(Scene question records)
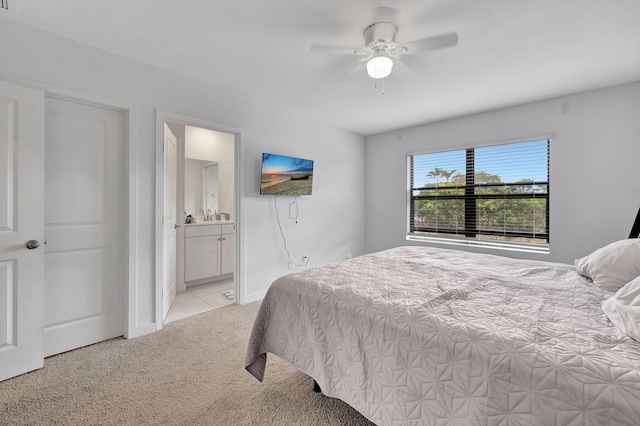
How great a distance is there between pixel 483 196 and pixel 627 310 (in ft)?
9.75

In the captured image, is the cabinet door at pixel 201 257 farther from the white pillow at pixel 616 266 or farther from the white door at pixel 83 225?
the white pillow at pixel 616 266

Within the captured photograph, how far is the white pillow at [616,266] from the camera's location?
150 centimetres

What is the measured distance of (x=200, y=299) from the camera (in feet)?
11.5

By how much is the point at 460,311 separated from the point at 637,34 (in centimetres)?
253

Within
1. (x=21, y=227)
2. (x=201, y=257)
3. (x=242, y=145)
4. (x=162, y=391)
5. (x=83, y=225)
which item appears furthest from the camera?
(x=201, y=257)

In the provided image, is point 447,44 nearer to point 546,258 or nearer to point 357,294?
point 357,294

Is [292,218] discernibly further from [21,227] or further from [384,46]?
[21,227]

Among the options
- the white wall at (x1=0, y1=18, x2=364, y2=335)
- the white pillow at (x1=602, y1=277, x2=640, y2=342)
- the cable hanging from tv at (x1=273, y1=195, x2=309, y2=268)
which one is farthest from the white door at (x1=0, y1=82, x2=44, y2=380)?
the white pillow at (x1=602, y1=277, x2=640, y2=342)

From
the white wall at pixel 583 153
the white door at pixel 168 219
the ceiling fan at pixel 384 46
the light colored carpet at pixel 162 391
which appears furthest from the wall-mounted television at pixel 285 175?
the white wall at pixel 583 153

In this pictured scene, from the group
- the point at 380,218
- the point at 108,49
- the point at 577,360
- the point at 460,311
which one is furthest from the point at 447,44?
the point at 380,218

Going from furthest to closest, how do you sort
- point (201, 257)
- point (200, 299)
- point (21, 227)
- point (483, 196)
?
point (201, 257)
point (483, 196)
point (200, 299)
point (21, 227)

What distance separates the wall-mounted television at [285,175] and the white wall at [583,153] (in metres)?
2.18

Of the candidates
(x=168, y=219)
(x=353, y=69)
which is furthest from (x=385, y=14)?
(x=168, y=219)

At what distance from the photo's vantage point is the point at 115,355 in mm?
2162
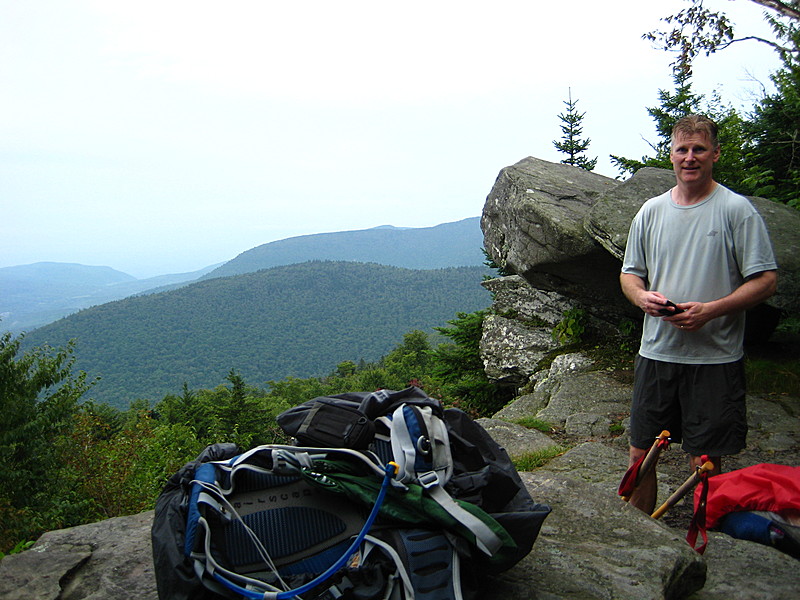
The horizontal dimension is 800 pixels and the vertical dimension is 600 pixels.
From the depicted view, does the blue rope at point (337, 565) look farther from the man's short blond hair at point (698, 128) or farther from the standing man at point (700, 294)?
the man's short blond hair at point (698, 128)

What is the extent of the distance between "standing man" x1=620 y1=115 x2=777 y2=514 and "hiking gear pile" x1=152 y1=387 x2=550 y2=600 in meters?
1.27

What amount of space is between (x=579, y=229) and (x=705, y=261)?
504 centimetres

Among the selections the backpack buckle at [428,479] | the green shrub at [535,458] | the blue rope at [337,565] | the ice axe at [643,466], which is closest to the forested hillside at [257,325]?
the green shrub at [535,458]

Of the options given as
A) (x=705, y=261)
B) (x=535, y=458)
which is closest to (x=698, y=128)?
(x=705, y=261)

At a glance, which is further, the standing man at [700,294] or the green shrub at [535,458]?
the green shrub at [535,458]

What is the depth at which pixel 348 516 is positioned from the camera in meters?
2.04

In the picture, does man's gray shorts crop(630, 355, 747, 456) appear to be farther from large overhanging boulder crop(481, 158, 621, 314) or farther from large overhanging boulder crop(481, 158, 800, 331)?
large overhanging boulder crop(481, 158, 621, 314)

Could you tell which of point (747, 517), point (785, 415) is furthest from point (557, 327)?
point (747, 517)

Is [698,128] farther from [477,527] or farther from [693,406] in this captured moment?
[477,527]

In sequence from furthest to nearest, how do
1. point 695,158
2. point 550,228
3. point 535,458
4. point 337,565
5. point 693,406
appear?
point 550,228 → point 535,458 → point 693,406 → point 695,158 → point 337,565

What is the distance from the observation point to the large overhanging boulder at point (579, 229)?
6.28 metres

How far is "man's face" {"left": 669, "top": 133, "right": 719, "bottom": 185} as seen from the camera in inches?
111

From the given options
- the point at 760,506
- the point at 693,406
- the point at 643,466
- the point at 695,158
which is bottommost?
the point at 760,506

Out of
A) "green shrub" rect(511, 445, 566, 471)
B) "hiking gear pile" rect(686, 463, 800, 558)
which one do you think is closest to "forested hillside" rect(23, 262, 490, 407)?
"green shrub" rect(511, 445, 566, 471)
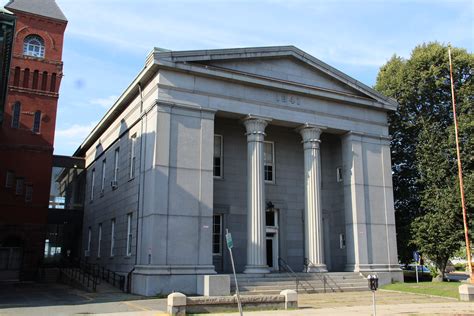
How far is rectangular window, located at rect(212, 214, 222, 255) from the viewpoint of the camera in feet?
84.3

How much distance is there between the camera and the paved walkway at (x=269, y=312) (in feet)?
51.8

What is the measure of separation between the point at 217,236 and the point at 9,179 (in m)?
18.2

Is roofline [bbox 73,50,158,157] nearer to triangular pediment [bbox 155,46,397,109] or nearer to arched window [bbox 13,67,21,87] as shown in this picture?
triangular pediment [bbox 155,46,397,109]

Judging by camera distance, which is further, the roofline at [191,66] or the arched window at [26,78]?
the arched window at [26,78]

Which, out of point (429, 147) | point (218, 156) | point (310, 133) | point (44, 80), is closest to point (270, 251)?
point (218, 156)

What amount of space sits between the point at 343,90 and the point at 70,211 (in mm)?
23693

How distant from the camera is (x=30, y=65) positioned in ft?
121

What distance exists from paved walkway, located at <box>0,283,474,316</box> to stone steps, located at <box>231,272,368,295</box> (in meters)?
1.21

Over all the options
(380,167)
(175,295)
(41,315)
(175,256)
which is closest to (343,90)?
(380,167)

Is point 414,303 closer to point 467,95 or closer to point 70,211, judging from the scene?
point 467,95

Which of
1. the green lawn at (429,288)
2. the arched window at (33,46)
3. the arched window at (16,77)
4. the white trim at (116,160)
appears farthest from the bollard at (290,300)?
the arched window at (33,46)

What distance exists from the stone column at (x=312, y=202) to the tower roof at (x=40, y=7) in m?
24.7

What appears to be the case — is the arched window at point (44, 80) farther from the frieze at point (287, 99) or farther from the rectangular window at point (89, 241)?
the frieze at point (287, 99)

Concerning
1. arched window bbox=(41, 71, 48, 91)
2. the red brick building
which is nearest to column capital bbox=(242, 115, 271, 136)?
the red brick building
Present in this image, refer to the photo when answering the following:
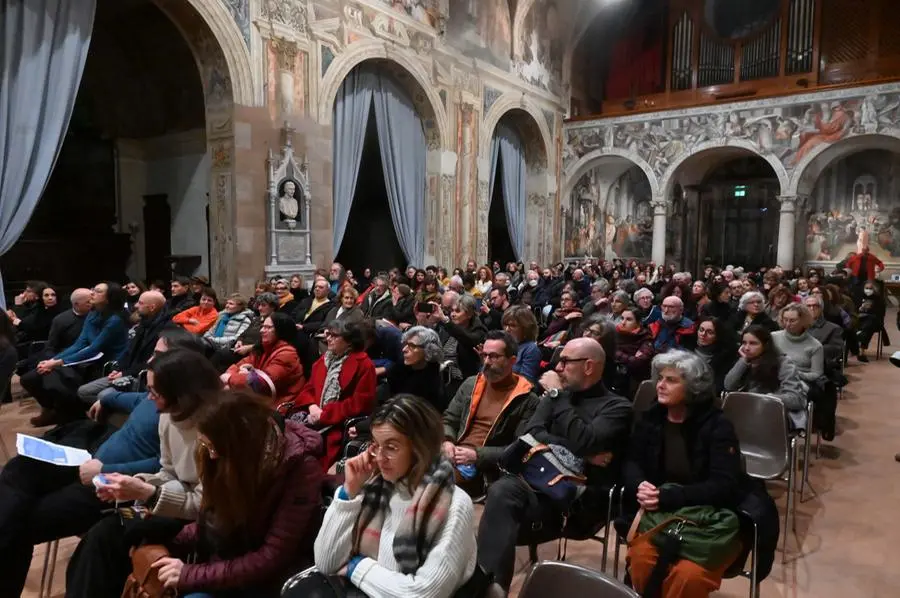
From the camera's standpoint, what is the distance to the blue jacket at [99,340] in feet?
16.4

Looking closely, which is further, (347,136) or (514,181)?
(514,181)

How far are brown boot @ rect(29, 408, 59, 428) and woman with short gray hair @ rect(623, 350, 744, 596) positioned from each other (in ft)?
16.7

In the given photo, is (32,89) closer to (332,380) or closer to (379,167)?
(332,380)

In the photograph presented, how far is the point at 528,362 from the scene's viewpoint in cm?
405

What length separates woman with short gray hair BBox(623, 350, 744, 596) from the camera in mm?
2273

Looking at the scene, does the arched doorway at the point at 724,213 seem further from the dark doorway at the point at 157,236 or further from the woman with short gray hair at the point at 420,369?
the woman with short gray hair at the point at 420,369

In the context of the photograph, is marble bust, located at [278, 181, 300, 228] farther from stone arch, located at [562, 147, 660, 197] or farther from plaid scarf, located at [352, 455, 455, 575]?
stone arch, located at [562, 147, 660, 197]

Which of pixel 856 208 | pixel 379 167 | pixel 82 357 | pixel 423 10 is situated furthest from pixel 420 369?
pixel 856 208

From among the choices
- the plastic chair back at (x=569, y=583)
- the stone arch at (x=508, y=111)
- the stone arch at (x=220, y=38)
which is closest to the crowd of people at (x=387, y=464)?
the plastic chair back at (x=569, y=583)

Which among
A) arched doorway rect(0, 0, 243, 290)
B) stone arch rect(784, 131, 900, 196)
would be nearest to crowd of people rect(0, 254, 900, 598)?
arched doorway rect(0, 0, 243, 290)

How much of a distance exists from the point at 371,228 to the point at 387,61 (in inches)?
173

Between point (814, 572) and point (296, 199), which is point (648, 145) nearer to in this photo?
point (296, 199)

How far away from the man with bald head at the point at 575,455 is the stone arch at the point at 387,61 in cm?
834

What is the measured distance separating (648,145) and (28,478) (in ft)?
51.8
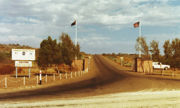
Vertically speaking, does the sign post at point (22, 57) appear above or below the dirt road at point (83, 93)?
above

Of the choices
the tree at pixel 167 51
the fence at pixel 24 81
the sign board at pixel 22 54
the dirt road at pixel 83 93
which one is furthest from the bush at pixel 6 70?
the tree at pixel 167 51

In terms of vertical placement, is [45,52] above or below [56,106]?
above

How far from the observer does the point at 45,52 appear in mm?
35531

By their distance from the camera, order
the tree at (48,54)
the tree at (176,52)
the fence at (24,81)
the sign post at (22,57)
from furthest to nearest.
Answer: the tree at (176,52)
the tree at (48,54)
the sign post at (22,57)
the fence at (24,81)

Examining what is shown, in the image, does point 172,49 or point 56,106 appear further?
point 172,49

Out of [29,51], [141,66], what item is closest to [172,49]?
[141,66]

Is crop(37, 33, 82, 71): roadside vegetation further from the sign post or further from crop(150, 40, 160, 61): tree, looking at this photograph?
crop(150, 40, 160, 61): tree

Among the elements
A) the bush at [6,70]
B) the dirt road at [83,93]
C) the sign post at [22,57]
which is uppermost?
the sign post at [22,57]

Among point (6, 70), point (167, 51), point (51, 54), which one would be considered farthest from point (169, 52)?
point (6, 70)

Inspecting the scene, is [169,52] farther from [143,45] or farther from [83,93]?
[83,93]

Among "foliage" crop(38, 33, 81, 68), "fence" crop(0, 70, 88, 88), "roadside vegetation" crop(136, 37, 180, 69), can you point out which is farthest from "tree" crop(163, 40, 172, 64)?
"fence" crop(0, 70, 88, 88)

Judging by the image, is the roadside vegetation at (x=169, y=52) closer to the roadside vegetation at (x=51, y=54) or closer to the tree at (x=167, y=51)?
the tree at (x=167, y=51)

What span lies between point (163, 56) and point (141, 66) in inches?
208

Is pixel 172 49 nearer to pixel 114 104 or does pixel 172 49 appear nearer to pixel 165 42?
pixel 165 42
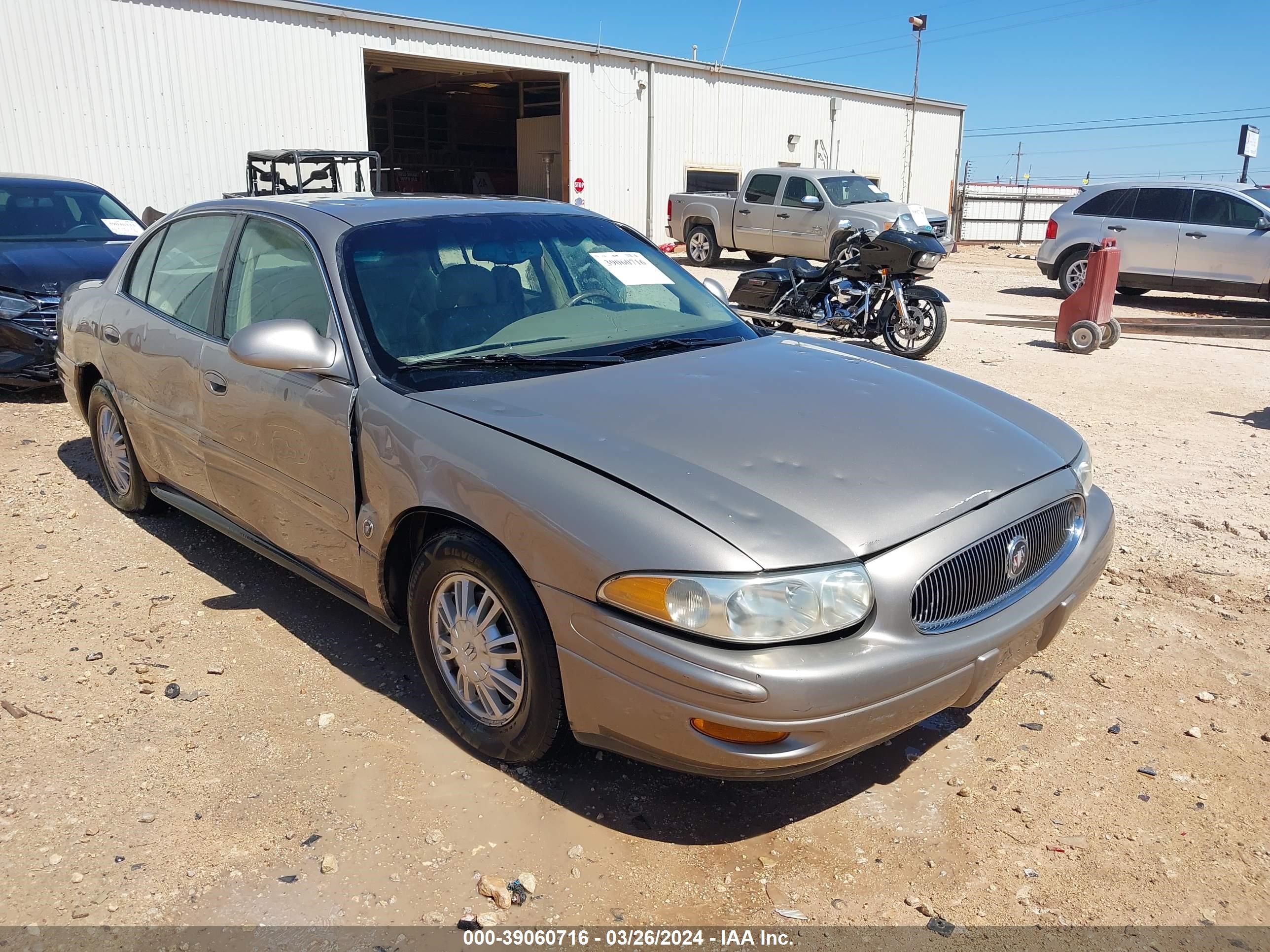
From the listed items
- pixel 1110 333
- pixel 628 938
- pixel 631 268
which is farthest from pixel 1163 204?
pixel 628 938

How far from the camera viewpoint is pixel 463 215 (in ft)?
12.4

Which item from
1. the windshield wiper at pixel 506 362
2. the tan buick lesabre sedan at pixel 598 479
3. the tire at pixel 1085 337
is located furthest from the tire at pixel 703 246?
the windshield wiper at pixel 506 362

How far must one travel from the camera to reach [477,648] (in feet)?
9.42

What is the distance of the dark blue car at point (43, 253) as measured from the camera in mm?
7383

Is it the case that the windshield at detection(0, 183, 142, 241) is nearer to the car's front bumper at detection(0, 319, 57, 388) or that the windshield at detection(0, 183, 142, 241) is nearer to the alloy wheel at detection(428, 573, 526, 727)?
the car's front bumper at detection(0, 319, 57, 388)

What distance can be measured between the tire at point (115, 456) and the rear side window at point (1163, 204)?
45.8ft

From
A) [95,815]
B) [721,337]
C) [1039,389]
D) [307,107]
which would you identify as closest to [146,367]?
[95,815]

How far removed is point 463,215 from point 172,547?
2.29m

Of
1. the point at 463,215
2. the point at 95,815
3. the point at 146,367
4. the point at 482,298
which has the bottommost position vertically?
the point at 95,815

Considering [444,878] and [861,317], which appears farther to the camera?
[861,317]

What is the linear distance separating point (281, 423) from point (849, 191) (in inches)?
644

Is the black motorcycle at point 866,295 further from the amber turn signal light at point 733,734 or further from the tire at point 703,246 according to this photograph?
the tire at point 703,246

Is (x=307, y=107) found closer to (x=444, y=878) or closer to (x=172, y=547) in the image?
(x=172, y=547)

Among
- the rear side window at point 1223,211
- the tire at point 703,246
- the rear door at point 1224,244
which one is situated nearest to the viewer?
the rear door at point 1224,244
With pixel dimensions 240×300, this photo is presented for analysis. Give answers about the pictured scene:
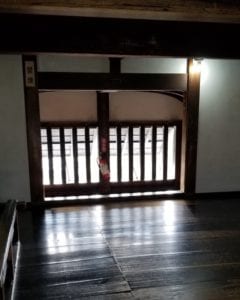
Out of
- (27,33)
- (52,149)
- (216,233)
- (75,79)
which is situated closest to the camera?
(27,33)

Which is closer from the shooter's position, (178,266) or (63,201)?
(178,266)

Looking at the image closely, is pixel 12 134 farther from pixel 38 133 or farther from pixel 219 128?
pixel 219 128

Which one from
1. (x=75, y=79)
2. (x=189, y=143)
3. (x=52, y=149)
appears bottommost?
(x=52, y=149)

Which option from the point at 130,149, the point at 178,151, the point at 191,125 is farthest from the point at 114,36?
the point at 178,151

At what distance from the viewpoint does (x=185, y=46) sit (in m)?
2.71

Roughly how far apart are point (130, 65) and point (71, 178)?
108 inches

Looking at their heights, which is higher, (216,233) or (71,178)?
(216,233)

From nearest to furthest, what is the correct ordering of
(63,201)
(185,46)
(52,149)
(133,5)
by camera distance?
(133,5) < (185,46) < (63,201) < (52,149)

DIRECTIVE ▸
Begin with the line that contains "Which is closer" and set down each line exactly until the records above end, including the final line.

WRITTEN SOLUTION ▸
Which is closer from the shooter's position, (178,266) or (63,201)?
(178,266)

Looking at the image closely, is pixel 12 134 farther from pixel 38 133 or farther from pixel 219 128?
pixel 219 128

Which one from
1. (x=75, y=79)
2. (x=189, y=143)
3. (x=52, y=149)
appears bottommost?
(x=52, y=149)

Which option from the point at 130,149, the point at 178,151, the point at 191,125 is farthest from the point at 114,36?
the point at 178,151

At what distance from the viewpoint does (x=185, y=46) sit (in m)?
2.71

Roughly how far apart are point (130, 65) and point (71, 178)?
108 inches

Looking at their heights, which is higher, (216,233) or (71,178)?
(216,233)

From nearest to furthest, what is the correct ordering of
(63,201)
(185,46)
(52,149)
(133,5)
by camera distance?
(133,5) < (185,46) < (63,201) < (52,149)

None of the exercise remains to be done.